The Queering: The Life and Death of Brooke Skipstone

The Queering: The Life and Death of Brooke SkipstoneThe Queering: The Life and Death of Brooke Skipstone by Brooke Skipstone
My rating: 5 of 5 stars

An emotional coming-of-age story about identity, friendship, and love...

In Brooke Skipstone’s “The Queering: The Life and Death of Brooke Skipstone” the reader discovers a 70-year-old grandmother in Clear, Alaska who desperately needs help escaping from her murderous brother and a homophobic podcaster who wants to expose her lesbian romance novels. Taylor MacKenzie, ‘suffocating in a loveless marriage and a lonely existence’, finds solace only in her writing, which she does under the pseudonym Brooke Skipstone, the name of her college best friend and lover who tragically passed away in 1974. She writes an autobiography about her time with Brooke and shares it with people closest to her in the hopes of receiving compassion and acceptance because she is afraid of being killed before anybody in her family or community understands her life story.

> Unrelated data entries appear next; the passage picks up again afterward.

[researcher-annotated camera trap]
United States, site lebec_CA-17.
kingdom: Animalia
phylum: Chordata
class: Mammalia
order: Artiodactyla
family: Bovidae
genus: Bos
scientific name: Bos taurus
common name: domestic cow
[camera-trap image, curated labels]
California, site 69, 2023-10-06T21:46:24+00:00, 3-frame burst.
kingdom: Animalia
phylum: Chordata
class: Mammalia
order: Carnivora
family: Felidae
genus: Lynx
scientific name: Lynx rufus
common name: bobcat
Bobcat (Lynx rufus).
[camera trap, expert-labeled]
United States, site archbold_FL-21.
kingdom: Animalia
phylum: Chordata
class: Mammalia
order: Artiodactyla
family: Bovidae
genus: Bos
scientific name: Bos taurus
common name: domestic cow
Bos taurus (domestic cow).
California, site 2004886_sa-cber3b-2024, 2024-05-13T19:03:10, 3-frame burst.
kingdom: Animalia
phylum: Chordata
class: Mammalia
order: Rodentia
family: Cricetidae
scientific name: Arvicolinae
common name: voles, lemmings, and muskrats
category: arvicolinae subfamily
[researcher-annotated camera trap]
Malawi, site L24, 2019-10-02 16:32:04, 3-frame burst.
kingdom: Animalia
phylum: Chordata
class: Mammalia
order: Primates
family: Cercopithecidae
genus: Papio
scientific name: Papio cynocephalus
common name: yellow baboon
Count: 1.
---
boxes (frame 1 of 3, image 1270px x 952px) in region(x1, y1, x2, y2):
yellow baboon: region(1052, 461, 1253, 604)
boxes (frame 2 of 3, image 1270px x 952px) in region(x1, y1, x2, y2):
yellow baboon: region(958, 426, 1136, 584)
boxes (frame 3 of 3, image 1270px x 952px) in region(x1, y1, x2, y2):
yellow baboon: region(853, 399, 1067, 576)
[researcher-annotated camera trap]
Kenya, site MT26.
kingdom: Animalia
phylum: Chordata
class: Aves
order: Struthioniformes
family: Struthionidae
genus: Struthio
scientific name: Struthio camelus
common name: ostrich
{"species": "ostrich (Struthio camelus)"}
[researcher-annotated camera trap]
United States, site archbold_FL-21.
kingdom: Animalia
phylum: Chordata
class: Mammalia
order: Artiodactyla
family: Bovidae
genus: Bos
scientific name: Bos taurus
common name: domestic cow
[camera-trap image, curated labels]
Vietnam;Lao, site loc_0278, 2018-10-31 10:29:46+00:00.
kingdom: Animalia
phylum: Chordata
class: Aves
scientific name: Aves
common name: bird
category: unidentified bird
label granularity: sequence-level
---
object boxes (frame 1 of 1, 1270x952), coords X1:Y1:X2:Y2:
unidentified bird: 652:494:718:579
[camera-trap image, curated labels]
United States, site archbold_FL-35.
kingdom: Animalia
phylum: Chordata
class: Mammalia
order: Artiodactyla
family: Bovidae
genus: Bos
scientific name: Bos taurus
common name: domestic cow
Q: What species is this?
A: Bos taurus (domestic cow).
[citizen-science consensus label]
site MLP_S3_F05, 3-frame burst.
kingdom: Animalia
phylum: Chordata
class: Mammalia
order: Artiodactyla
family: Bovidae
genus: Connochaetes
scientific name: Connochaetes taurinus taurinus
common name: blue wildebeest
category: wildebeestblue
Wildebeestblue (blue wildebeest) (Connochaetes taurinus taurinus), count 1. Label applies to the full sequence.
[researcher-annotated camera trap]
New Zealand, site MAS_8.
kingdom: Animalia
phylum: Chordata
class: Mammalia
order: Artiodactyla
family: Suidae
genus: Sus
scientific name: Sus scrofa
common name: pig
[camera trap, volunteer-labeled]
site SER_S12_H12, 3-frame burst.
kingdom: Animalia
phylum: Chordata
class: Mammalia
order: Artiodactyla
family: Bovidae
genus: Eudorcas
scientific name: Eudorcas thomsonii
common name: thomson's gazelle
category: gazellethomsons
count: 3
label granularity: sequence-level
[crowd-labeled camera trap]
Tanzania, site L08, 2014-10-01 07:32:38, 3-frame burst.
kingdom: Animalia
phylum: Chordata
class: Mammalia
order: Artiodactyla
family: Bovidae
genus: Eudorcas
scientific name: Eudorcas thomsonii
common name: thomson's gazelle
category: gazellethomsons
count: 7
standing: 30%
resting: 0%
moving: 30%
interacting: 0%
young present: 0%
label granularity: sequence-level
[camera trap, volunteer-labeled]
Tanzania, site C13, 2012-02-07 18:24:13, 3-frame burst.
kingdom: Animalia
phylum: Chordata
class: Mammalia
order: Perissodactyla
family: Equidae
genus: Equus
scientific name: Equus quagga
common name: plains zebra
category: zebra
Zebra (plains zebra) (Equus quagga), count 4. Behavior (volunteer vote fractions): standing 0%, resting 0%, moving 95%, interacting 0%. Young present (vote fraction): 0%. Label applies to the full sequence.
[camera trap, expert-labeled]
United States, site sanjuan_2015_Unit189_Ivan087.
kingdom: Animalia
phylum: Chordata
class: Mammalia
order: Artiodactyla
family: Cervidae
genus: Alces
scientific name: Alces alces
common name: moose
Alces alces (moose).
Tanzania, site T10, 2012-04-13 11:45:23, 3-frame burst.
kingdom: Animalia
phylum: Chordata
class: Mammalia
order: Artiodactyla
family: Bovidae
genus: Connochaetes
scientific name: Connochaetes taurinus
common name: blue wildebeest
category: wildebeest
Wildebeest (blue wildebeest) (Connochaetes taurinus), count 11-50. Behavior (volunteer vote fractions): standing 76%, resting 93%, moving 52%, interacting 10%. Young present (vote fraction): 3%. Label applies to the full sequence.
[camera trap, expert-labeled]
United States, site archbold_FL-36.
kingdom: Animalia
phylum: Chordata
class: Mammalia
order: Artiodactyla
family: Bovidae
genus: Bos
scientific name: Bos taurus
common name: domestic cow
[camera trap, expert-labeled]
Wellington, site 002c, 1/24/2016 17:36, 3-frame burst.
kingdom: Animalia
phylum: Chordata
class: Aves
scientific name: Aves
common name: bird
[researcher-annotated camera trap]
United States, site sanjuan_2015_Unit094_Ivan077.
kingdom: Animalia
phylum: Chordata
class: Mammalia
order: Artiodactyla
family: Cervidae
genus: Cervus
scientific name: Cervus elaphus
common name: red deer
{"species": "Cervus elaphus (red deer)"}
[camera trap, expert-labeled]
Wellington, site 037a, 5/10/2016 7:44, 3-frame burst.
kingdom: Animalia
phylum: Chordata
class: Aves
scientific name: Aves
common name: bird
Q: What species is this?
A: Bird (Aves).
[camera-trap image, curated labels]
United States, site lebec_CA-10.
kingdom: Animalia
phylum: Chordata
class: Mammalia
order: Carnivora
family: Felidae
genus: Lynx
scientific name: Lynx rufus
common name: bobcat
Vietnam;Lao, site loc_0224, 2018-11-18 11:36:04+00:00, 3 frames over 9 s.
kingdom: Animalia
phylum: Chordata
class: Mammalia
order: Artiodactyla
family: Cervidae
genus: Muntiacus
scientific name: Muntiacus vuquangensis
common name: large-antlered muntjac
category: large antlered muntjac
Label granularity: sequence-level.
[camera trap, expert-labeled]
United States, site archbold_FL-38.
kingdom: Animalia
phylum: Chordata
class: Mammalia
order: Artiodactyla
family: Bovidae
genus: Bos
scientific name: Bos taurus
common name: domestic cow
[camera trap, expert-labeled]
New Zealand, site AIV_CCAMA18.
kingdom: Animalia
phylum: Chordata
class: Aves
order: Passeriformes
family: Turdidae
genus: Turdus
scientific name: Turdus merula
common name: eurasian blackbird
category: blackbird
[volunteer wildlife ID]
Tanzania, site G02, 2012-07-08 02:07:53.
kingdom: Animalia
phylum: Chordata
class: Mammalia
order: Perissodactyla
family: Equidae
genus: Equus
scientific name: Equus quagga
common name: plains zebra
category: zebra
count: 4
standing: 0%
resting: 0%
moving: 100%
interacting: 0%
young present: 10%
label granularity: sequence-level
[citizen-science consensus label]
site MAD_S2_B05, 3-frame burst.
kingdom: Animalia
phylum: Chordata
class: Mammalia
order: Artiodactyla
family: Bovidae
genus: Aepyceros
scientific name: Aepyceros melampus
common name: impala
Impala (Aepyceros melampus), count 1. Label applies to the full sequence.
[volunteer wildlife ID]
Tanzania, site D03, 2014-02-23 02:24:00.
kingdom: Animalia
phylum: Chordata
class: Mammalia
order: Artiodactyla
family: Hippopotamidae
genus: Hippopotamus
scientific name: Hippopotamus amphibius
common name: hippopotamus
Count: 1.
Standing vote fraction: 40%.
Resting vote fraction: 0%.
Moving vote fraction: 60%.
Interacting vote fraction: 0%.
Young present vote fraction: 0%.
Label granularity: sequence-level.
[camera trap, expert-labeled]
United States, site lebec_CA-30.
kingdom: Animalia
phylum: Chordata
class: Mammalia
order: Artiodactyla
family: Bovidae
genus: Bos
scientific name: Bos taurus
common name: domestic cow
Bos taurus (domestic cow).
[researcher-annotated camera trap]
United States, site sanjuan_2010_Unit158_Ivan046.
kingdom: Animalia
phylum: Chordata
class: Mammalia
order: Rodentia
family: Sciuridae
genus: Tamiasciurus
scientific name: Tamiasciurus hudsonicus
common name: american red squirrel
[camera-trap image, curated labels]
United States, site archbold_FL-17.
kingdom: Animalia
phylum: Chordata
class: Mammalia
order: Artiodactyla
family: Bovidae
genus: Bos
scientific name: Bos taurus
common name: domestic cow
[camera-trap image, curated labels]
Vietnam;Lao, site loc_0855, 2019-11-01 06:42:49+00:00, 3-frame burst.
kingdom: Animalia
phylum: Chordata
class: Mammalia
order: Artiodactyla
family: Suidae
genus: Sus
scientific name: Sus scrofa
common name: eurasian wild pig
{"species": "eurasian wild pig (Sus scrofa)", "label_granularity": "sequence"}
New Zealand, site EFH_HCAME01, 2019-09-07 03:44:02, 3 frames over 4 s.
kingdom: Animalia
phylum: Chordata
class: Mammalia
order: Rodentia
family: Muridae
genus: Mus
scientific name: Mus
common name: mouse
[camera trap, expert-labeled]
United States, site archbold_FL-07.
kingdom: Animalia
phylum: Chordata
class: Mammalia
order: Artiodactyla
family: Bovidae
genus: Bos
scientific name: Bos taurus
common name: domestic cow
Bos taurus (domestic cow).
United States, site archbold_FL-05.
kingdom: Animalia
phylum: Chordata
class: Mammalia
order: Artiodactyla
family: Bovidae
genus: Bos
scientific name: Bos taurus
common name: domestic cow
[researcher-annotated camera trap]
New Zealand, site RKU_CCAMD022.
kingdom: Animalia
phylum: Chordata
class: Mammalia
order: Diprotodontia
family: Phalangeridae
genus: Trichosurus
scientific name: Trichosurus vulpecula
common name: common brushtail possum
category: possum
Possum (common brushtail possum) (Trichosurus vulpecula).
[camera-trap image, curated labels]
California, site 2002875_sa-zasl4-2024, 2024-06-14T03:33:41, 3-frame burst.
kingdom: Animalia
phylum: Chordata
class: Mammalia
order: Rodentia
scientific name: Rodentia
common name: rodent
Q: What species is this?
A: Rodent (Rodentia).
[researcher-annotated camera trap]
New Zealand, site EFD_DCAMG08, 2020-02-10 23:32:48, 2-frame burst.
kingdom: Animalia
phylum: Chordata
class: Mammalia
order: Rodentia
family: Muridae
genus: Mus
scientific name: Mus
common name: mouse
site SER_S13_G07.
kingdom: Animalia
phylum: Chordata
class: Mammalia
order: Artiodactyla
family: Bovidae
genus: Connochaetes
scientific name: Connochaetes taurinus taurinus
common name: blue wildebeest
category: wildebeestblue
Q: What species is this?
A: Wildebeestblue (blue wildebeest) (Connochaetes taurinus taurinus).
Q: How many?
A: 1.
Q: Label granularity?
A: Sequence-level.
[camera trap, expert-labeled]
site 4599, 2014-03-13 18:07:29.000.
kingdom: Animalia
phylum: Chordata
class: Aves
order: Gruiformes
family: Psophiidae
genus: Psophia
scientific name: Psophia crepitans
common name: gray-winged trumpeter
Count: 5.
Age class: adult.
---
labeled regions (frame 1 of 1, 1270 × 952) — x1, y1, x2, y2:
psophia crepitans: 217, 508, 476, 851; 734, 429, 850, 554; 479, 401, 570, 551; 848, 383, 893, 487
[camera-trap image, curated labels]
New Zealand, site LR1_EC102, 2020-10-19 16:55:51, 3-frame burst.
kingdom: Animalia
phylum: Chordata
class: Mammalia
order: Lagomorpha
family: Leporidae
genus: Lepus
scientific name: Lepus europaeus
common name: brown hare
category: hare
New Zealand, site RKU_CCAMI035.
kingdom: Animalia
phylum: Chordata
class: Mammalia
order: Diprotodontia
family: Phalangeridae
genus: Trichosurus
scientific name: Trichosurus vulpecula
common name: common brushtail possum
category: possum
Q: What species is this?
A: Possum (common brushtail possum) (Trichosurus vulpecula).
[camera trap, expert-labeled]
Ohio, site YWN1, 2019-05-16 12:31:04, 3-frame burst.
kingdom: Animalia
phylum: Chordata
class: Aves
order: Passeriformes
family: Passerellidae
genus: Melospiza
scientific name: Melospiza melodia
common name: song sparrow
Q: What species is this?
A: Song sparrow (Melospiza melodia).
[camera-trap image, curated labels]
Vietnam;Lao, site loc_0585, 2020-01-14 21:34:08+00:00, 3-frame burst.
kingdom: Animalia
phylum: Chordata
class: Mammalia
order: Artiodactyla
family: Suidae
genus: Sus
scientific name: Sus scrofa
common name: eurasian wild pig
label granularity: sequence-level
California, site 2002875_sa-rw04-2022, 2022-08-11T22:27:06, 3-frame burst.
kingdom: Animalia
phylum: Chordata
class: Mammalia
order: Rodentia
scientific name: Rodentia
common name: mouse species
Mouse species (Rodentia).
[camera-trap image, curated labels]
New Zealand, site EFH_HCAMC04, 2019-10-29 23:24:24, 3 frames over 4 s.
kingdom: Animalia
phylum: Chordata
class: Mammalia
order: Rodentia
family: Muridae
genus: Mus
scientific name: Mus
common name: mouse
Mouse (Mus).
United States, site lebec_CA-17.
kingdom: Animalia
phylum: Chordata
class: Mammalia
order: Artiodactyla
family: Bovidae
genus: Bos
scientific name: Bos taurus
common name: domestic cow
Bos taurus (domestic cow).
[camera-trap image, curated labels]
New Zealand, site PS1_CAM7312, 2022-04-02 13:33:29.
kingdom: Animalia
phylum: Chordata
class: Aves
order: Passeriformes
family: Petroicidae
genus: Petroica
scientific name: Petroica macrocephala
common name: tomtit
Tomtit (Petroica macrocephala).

She stirs up controversy in the conservative community after being accused of encouraging the queering and debasing of America by a local podcaster, but she fights back with the aid of a new, unexpected friend. Can she withstand the insults and abuse from haters? Can she defend the queerness she stands for? And will she make it in the end? …

The contrast between tone and content is a characteristic talent of only a few novelists. Multi-award-winning author, Skipstone, pays as much attention to her sentences as she does to her overall themes, shifting or consolidating meaning with the use of a single word. Her writing is impeccably honed, full of juxtapositions and qualifications that help to create an emotive atmosphere throughout about identity, friendship, and love. An excellent read that comes highly recommended.